Understanding PI3K signalling in vessel growth and pathophysiology

Abstract

[eng] Our knowledge on the molecular basis behind physiological angiogenesis has significantly expanded in the last two decades. This progress also led to improvement in understanding of many vascular-related diseases in which angiogenesis is pathologically altered. Among many molecular regulators of angiogenesis, a family of lipid kinases called phosphatidylinositol 3-kinases (PI3Ks) occupies an important position in controlling endothelial cell functions. Indeed, numerous studies showed that endothelial cells are highly sensitive to fluctuations in the levels of phospholipids generated by these enzymes.

Although highly conservative, the eight PI3K isoforms can produce three different types of phospholipids and this phenomenon formed the basis of the division into three different classes. Two members, ass I PI3Kα and ass II PI3K-C2α, are essential for proper vascular development. Moreover, somatic activating mutations in the gene encoding PI3Kα (PIK3CA) were found to cause 25% of venous malformations – a non-malignant, painful and mainly pediatric vascular disease for which the treatment options are limited. The vascular function of other isoforms, in particular class II PI3K-C2β, remains enigmatic. This is surprising given that this isoform is also express in cultured endothelial cells.

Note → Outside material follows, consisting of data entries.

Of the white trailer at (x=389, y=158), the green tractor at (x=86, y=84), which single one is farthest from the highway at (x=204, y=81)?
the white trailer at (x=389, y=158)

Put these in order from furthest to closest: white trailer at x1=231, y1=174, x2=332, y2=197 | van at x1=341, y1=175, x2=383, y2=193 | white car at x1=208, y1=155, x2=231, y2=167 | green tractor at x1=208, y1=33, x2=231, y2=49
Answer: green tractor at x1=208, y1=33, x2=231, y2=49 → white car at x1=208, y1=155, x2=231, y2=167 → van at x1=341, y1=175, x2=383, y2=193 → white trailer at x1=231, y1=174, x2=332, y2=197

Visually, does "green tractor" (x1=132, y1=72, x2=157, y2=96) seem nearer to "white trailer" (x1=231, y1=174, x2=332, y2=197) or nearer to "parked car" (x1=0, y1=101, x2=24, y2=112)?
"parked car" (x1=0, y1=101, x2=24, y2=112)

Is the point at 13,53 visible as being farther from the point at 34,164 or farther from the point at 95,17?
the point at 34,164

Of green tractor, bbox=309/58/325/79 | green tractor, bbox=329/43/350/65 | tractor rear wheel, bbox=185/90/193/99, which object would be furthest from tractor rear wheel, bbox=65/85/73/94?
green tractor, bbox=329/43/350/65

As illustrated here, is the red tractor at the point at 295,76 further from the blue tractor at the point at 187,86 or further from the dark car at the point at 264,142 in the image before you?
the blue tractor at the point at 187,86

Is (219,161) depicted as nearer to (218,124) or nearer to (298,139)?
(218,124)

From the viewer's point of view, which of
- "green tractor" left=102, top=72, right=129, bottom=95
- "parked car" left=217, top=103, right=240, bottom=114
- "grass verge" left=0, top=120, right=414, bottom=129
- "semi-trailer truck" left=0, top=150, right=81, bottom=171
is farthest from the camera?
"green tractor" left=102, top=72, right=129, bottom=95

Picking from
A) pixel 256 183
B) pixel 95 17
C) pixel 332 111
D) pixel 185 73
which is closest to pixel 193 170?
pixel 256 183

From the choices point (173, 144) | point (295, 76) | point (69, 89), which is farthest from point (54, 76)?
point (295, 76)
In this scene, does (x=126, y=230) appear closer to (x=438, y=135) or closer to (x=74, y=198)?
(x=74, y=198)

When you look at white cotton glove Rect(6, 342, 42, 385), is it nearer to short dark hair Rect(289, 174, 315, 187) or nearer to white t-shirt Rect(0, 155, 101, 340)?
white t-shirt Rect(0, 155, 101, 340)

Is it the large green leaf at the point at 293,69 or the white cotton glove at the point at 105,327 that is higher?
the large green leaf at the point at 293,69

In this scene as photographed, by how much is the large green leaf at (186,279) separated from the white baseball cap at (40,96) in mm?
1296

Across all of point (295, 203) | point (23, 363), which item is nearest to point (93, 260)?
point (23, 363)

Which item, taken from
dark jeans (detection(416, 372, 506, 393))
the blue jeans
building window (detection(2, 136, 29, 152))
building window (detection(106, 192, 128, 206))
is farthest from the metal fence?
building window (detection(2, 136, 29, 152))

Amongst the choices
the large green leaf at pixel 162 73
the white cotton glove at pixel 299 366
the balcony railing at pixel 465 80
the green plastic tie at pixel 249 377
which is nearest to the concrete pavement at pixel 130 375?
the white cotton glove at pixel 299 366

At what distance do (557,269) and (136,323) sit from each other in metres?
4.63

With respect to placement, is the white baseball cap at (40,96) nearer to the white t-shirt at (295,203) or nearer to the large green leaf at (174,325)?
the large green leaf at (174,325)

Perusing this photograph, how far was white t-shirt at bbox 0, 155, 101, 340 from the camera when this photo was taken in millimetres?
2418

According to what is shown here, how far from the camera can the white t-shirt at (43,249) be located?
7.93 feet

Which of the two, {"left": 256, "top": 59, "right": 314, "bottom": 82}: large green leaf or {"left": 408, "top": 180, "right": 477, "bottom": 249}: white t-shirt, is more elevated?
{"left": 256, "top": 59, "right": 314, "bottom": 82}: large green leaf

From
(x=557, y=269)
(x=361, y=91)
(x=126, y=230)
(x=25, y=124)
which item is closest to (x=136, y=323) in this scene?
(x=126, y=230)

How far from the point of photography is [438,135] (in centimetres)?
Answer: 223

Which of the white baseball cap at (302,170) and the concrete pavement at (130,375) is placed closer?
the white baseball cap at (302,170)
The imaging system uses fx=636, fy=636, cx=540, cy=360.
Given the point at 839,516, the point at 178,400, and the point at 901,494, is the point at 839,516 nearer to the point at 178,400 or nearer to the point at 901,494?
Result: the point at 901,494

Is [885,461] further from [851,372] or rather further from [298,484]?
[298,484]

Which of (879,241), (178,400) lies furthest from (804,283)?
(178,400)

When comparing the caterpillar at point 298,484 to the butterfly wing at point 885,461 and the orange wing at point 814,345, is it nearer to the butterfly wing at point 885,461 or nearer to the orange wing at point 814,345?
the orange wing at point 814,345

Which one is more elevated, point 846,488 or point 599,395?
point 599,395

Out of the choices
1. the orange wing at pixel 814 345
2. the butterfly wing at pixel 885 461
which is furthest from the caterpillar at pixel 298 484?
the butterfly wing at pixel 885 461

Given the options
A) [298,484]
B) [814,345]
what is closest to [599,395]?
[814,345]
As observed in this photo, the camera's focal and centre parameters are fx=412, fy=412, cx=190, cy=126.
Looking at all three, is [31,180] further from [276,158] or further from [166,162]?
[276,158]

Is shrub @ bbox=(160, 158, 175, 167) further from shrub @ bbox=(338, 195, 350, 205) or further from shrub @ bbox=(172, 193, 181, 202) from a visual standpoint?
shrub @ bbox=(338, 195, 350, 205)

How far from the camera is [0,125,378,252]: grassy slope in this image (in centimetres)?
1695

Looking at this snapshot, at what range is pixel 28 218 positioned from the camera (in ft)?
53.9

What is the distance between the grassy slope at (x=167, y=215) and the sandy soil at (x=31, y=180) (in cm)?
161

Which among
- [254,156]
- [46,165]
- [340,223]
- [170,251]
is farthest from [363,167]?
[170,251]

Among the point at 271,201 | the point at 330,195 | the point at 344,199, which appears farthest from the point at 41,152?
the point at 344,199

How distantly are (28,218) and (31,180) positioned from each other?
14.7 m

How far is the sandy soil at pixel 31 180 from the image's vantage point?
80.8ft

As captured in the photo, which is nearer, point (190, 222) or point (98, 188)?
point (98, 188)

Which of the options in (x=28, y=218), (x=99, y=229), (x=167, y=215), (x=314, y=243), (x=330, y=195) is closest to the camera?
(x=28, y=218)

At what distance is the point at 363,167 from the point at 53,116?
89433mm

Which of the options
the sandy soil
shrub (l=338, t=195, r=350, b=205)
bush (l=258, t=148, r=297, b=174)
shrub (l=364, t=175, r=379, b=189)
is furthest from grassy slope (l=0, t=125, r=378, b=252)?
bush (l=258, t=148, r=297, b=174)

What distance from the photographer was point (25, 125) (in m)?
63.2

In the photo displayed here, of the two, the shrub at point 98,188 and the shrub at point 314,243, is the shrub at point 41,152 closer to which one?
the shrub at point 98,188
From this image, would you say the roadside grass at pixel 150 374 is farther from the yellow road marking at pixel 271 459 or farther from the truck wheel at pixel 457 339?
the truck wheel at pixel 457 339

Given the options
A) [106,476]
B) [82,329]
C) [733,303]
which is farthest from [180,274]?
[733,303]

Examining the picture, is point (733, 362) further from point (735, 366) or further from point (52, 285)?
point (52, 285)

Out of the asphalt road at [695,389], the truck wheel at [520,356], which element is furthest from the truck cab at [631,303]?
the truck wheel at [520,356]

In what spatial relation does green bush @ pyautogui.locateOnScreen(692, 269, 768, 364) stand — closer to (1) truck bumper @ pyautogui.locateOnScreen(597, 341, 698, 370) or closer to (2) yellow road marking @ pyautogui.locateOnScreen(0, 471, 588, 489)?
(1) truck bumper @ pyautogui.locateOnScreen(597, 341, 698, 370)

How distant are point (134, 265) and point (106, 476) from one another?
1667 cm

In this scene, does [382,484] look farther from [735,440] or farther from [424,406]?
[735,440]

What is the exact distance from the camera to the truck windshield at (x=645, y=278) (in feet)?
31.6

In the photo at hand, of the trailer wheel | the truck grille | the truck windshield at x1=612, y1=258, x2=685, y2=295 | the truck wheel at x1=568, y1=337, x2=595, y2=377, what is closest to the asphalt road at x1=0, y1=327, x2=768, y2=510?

This thesis is composed of two principal objectives objectives which together have been conceived to increase our knowledge on PI3K signaling in the endothelium. In the first part I evaluated the therapeutic efficacy of pan-AKT inhibitor, miransertib, in Pik3ca-driven vascular malformations using a preclinical mouse model. I showed that miransertib significantly prevents and reverts Pik3ca associated vascular hyperplasia through inhibition of endothelial cell proliferation. My results provide rationale for the therapeutic intervention of miransertib in treating patients with vascular malformations. The second part of the thesis studies the impact of PI3K-C2β isoform on blood vessel expansion and endothelial cell biology. Using both in vivo and in vitro models, I demonstrated for the first time that PI3K-C2β regulates retinal vascularity and vessel width, most likely as result of elevated vascular mTORC1 activity. Moreover, PI3K-C2β kinase inactivation led to increased collagen IV deposition and more stable vascular connections. In parallel, we showed that blood vessel-associated pericytes express high levels of PI3K-C2β and that its loss of function alters their morphology. Finally, we addressed the role of PI3K-C2β in the pathological neoangiogenesis associated with oxygen-induced retinopathy.